━━ Material to process
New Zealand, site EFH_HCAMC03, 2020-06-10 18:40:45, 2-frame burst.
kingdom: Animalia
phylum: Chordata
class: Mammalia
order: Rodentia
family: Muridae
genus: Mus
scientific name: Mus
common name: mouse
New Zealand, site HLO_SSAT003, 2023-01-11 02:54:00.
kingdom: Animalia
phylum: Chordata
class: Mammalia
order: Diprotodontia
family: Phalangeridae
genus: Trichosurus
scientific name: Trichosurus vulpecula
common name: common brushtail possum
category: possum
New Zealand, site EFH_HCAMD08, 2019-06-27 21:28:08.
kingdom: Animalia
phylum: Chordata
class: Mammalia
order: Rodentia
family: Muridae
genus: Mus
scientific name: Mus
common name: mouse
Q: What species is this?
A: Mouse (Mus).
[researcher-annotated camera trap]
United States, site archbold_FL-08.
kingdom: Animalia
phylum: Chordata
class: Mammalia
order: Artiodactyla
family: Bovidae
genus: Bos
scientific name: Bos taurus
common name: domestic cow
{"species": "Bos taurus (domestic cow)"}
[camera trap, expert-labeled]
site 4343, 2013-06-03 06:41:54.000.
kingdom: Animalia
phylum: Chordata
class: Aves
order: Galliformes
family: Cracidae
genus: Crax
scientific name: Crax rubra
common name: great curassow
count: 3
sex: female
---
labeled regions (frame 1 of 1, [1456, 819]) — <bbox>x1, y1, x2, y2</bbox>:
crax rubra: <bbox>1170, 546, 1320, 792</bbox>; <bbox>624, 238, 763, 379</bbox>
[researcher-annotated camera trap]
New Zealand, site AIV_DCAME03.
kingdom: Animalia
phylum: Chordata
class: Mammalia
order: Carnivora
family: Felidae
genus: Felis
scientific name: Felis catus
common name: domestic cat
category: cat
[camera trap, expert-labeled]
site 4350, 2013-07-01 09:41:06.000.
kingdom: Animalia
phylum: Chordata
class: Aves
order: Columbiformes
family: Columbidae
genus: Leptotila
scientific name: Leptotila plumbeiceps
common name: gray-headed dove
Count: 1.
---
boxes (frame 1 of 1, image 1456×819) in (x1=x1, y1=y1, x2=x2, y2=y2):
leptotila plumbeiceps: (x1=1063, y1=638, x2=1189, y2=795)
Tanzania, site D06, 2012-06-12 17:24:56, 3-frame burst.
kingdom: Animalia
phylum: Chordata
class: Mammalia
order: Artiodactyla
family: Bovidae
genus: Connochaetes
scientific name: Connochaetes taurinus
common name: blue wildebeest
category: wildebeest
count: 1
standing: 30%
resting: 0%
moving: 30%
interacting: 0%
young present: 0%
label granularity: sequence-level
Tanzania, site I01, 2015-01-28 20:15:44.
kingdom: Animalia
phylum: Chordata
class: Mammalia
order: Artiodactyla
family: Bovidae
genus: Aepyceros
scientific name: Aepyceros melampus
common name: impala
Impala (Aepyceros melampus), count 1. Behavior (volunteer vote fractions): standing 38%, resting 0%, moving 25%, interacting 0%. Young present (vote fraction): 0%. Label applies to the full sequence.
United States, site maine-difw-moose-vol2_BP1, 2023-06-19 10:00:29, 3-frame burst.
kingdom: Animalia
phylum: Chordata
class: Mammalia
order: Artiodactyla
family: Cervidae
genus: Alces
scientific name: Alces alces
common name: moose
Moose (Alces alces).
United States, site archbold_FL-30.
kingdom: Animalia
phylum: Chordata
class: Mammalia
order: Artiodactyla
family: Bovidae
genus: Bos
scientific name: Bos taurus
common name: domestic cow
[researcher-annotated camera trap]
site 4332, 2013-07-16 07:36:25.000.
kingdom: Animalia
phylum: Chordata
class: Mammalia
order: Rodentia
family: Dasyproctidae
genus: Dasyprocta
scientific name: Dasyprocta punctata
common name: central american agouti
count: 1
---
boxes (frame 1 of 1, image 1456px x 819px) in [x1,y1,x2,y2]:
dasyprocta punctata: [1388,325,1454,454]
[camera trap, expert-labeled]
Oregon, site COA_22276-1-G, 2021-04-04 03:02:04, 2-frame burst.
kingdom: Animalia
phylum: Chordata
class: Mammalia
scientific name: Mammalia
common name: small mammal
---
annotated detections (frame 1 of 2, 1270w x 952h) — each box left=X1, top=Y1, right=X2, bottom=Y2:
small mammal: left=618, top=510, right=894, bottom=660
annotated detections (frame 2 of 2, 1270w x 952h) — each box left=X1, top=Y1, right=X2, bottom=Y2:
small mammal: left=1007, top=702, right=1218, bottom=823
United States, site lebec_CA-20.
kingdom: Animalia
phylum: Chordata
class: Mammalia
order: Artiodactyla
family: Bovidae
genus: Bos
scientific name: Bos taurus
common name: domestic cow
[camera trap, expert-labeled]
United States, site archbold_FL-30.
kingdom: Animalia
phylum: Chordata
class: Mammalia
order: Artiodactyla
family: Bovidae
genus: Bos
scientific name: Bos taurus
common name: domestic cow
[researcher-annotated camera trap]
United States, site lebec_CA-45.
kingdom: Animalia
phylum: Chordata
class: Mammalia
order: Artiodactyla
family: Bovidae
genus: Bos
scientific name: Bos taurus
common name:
━━━━
Instructions for the task ▸
Would you count the lines in the data that contain "Zealand" and answer with only the number?

Response area ▸
4